WORK REQUEST. Starting at the first entry below, repeat all the data word for word and drop the pictures.

======== EXTRACTED RECORDS ========

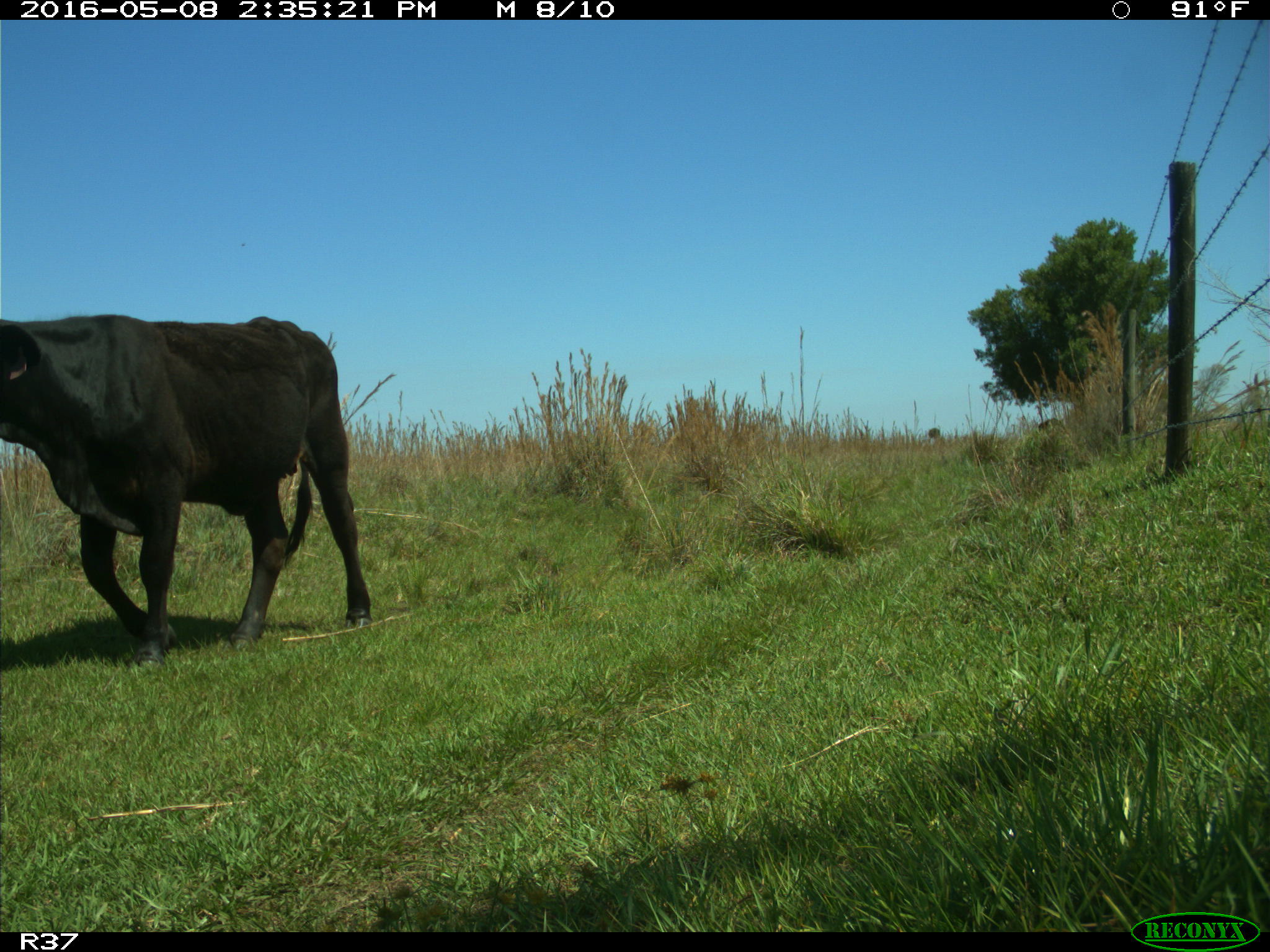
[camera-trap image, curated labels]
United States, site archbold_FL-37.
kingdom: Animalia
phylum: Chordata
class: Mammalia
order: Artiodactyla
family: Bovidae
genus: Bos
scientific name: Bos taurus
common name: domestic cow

========

ANSWER TO THE PROBLEM.
[camera-trap image, curated labels]
United States, site archbold_FL-37.
kingdom: Animalia
phylum: Chordata
class: Mammalia
order: Artiodactyla
family: Bovidae
genus: Bos
scientific name: Bos taurus
common name: domestic cow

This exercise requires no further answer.